Pick out every line in the listing below that contains the word "tree", and copy each one. Letter case matters.

** Information given **
☆ ☆ ☆ ☆
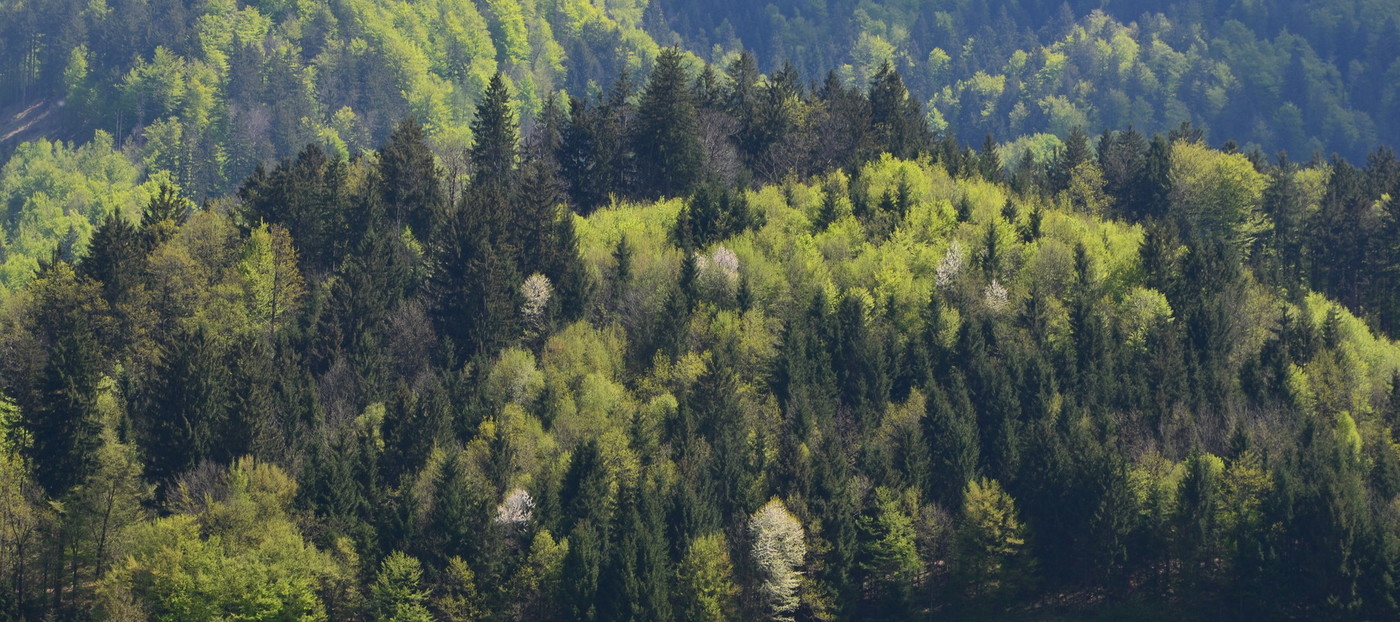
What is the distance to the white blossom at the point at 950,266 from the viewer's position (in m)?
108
☆ ☆ ☆ ☆
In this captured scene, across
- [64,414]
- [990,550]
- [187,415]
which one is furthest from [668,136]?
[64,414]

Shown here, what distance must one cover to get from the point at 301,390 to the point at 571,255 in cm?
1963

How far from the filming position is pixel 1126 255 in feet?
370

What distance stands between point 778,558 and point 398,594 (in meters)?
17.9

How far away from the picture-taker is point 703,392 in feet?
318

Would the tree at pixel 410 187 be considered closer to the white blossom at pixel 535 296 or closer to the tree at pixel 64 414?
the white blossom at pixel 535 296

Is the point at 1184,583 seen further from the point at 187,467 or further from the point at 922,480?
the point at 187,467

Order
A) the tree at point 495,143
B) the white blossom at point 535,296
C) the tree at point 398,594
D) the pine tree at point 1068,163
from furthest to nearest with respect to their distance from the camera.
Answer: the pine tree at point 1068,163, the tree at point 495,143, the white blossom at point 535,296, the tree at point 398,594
☆ ☆ ☆ ☆
** The response **
Would the tree at pixel 410 187 be considered closer to the white blossom at pixel 535 296 or closer to the tree at pixel 64 414?
A) the tree at point 495,143
C) the tree at point 398,594
D) the pine tree at point 1068,163
Answer: the pine tree at point 1068,163, the tree at point 495,143, the white blossom at point 535,296, the tree at point 398,594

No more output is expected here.